Recognizing these disparities in family planning outcomes and working towards understanding and addressing their causes is critical for both providers and policy makers. In this paper, after a brief discussion of the social context, we will review the available information about these disparities in family planning outcomes, discuss what is known about possible etiologies, and suggest future areas for research and action.
Cultural and Historical Context
While the epidemiology of family planning disparities is similar to disparities in other areas of health, with poor and minority women experiencing worse outcomes, the unique historical and cultural context of family planning provides added complexity. Specifically, consideration of disparities in unintended pregnancy and adolescent pregnancy requires consideration of a broad range of social and cultural issues, ranging from sexuality to attitudes towards pregnancy to gender relations to beliefs about contraception and abortion. In addition, while disparities in undesired fertility are the focus of this paper, it is essential to acknowledge that disparities in access to desired fertility have and continue to play an important role in the issue of family planning disparities. The historical relationship between discriminatory beliefs towards poor and minority populations and some family planning programs and policies, including the nonconsensual sterilization of mentally ill, poor, minority and immigrant women14, 15 and coercive family planning programs,16 affects the relationship between these communities and family planning providers. In fact, coercion around family planning has never receded completely to the background, as evidenced by controversy over recent programs in which specific populations were paid to use highly effective contraceptive methods.16–19 Furthermore, decisions about childbearing in the United States occur in a social and economic context in which vast differences in resources to devote to child rearing exist.
The family planning experiences of disadvantaged women are inevitably affected by these inequities. Attention to the unique personal, historical, economic and cultural context in which family planning decisions and outcomes occur is an indispensable consideration in promoting reproductive health for all women.

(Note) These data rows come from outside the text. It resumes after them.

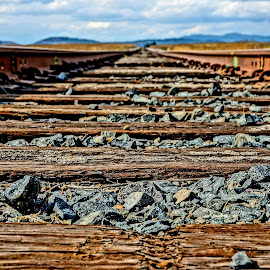 Between the Ties by Barbara Brock - Transportation Railway Tracks ( train tracks, railroad tracks, wood and gravel, railroad ties, train tracks down low )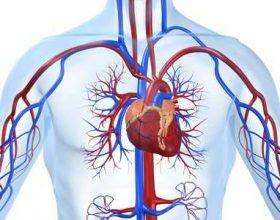 Shëndeti i zemrës dhe sëmundja e saj ndikojnë në shëndetin e trupit dhe sëmundjen e tij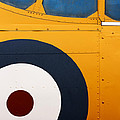 Vintage Airplane Abstract Design Poster by Carol Leigh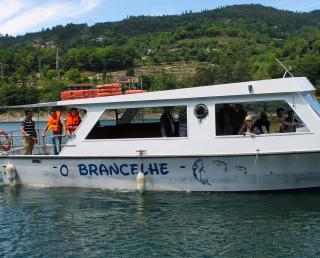 Barco Turístico – O BRANCELHE
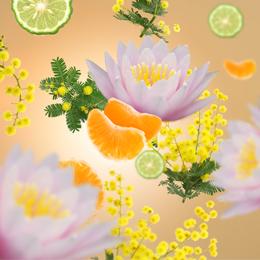 aroma-dstress-260×260
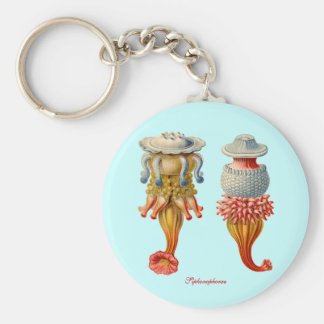 Siphonophorae  - Jellyfish key fob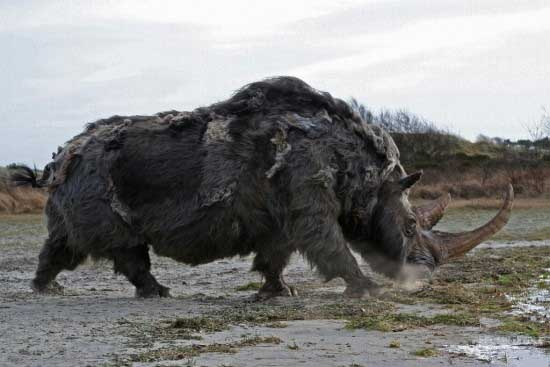 amazing-extinct-animals-resurrected-by-cloning-woolly-rhinoceros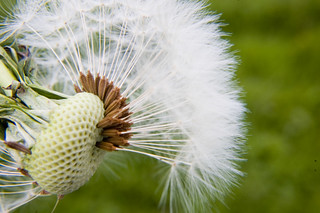 Dandilion seeds | by Identity Photogr@phy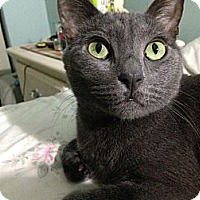 Adopt A Pet :: Slate - Miami, FL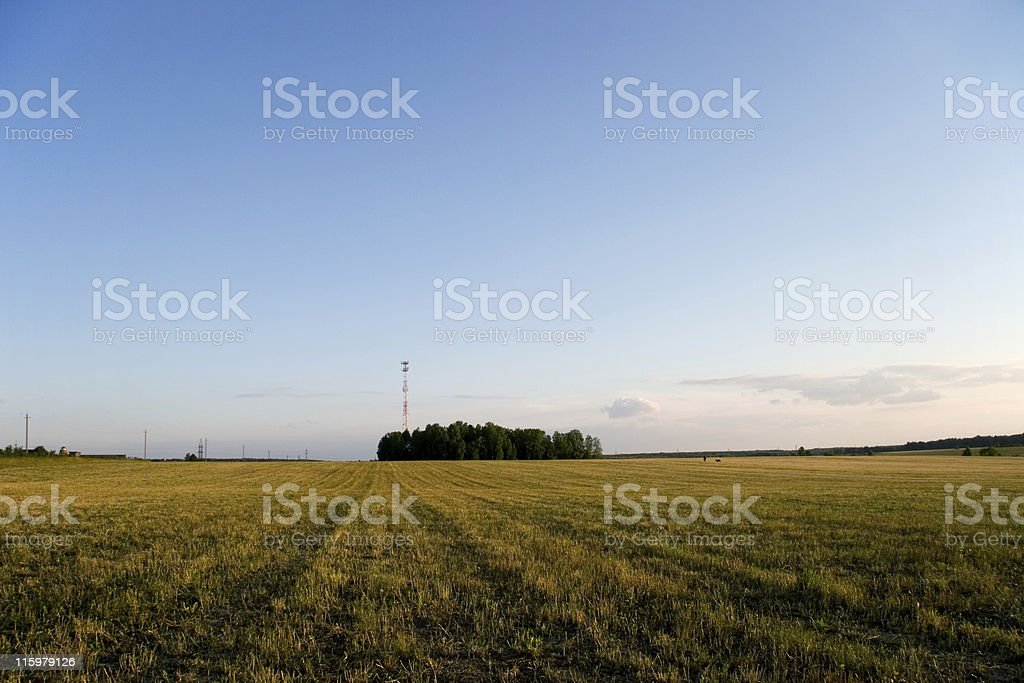 Rural Landscape With Cellular Tower royalty-free stock photo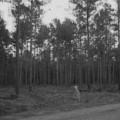 Alien captured on film in 1930's Alaska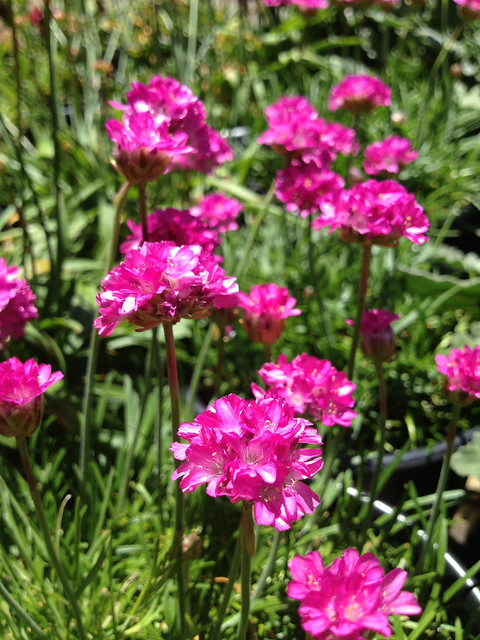 Ballerina red thrift flowers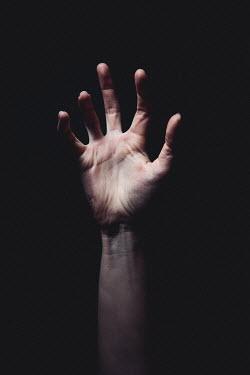Esme Mai Raised hand in shadow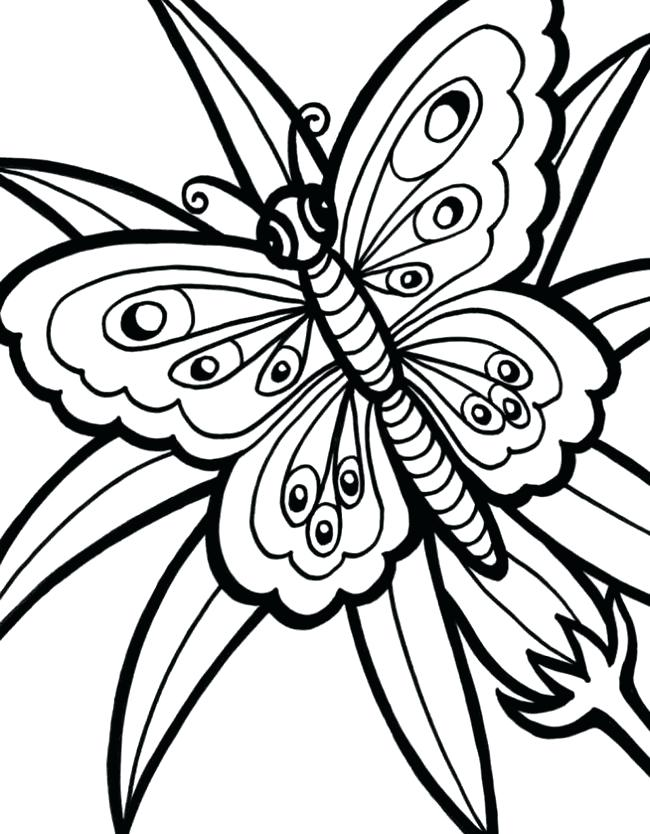 650x834 Monarch Butterfly Line Drawing Printable Templates And Template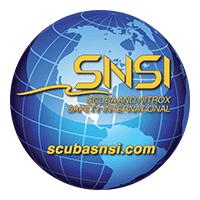 SNSIのロゴ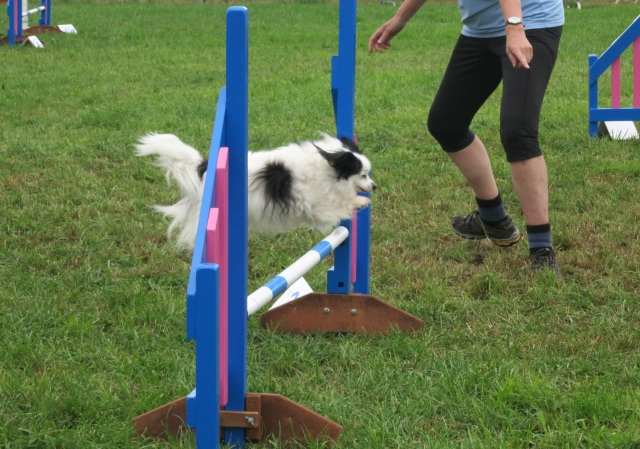 dog agility pembrokeshire county show 4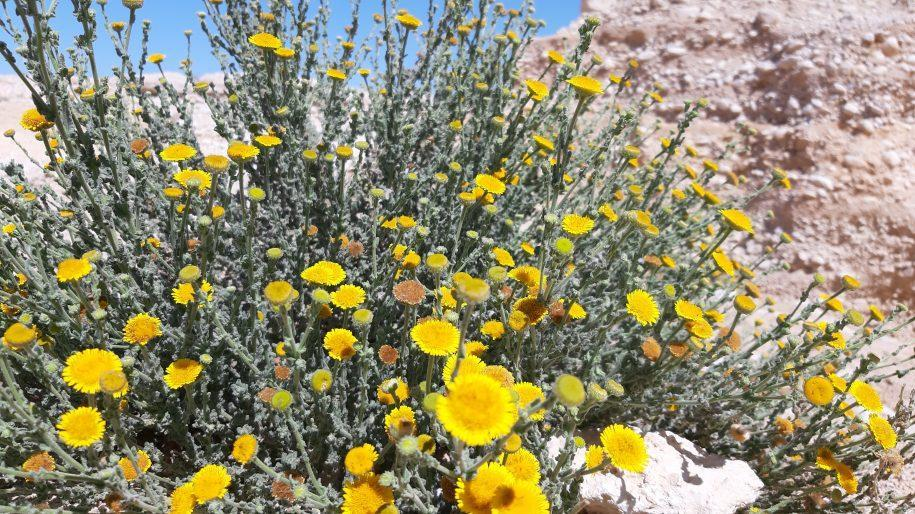 כוחות העל של צמחי המדבר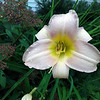 A daylily blooms in pale pink. Photo by Don Montie.
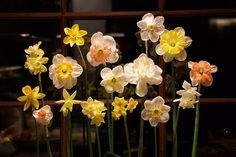 Matt Matteus's daffodil-show style arrangement of garden daffodils. The Massachusetts Daffodil Society was having its show at the Tower Hill Botanic Garden, close by to the show of the Primrose Society, of which Matt is a member.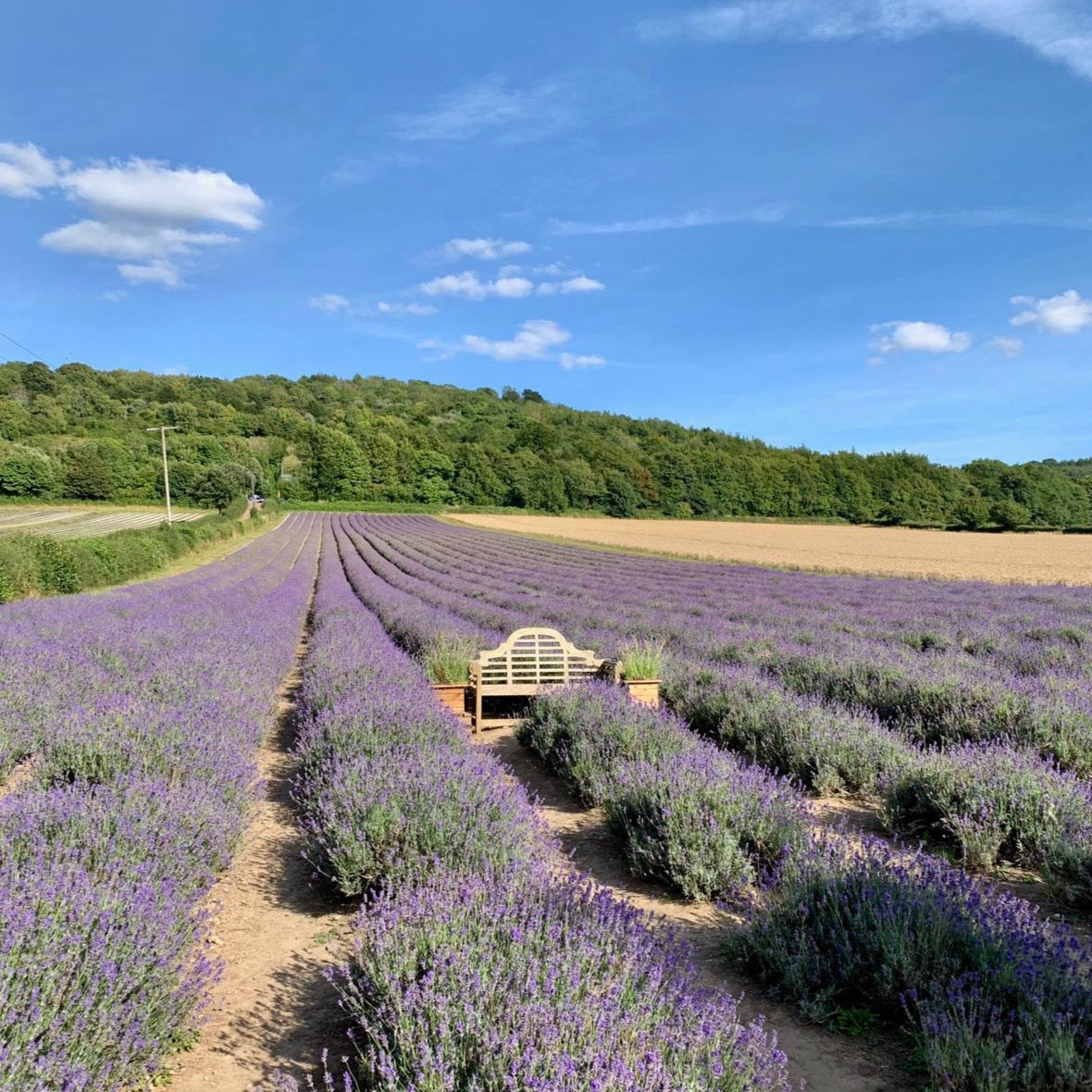 LAVENDER FIELD WALKS - SOLD OUT FOR 2020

Disparities in Family Planning Outcomes
All adverse family planning outcomes - unintended pregnancy, unintended births, abortions and teen pregnancies - occur more commonly among minority and low socioeconomic status (SES) women. While how best to measure unintended pregnancy is debated in the literature, with concern that standard survey questions used may not adequately assess intention,20 and with some evidence that this construct may have variable meanings across cultural and socioeconomic groups,21, 22 the National Survey of Family Growth provides the most commonly used data on this subject. The most recent of these surveys found that approximately 69% of pregnancies among Black women and 54% among Hispanics were unintended, compared with 40% among White women.23 Having low income and lower levels of education (the most commonly used measures of SES) were also associated with increased risk for unintended pregnancies, with 62% of pregnancies being unintended among those earning <100% of the Federal Poverty Level (FPL), compared to 38% of pregnancies in those earning >200% of the FPL.24 As race/ethnicity and SES are often correlated in the United States, whether these demographic factors are independently related to unintended pregnancies has also been investigated. Race/ethnicity was found to be a predictor of unintended pregnancies even within each income group, and having a lower income was found to be a predictor of unintended pregnancies within each racial/ethnic group.23
This higher rate of unintended pregnancies among minority and lower income women results in higher rates of both unintended births and abortions. Births to both Hispanic and Black women as well as women with lower levels of education are more likely to be reported as unintended, and these differences have increased over time.23 Abortion rates are also strikingly different across racial/ethnic and SES categories; in 2000 Black women had a rate of 49 per 1,000 women, Hispanic women 33 per 1,000 women, and women with an income of less than 100% of the FPL 44 per 1,000. In contrast, the rate for both White women and women earning more than 200% of the FPL was only 13 per 1,000. Between 1994 and 2000, the proportion of women having abortions who were low SES or minority women increased markedly.25
While rates of adolescent childbirth have been decreasing in the United States over the past few decades, significant disparities by both race/ethnicity and SES persist. In 2005, the birth rate in women between the ages of 15 and 19 was 26 per 1,000 among Whites, while the equivalent rates among Blacks and Hispanics were 61 per 1,000 and 82 per 1,000. Adolescent childbirth has been an issue for Hispanics in particular, as this group has both the highest overall rate and the smallest decrease over the past 15 years.26 Lower SES has also been shown to be associated with earlier initiation of sexual intercourse and with adolescent pregnancy and childbirth.27–33
Disparities in Family Planning Outcomes Are Related to Disparities in Patterns of Contraceptive Use
Given the consistent finding that race/ethnicity and SES factors are associated with higher levels of unwanted fertility, it is not surprising to find that studies have found strong relationships between these demographic factors and less effective use of contraception. There is evidence that minority and low SES women are less likely to use contraception overall, use different contraceptive methods, and have higher rates of contraceptive failure than white and higher SES women.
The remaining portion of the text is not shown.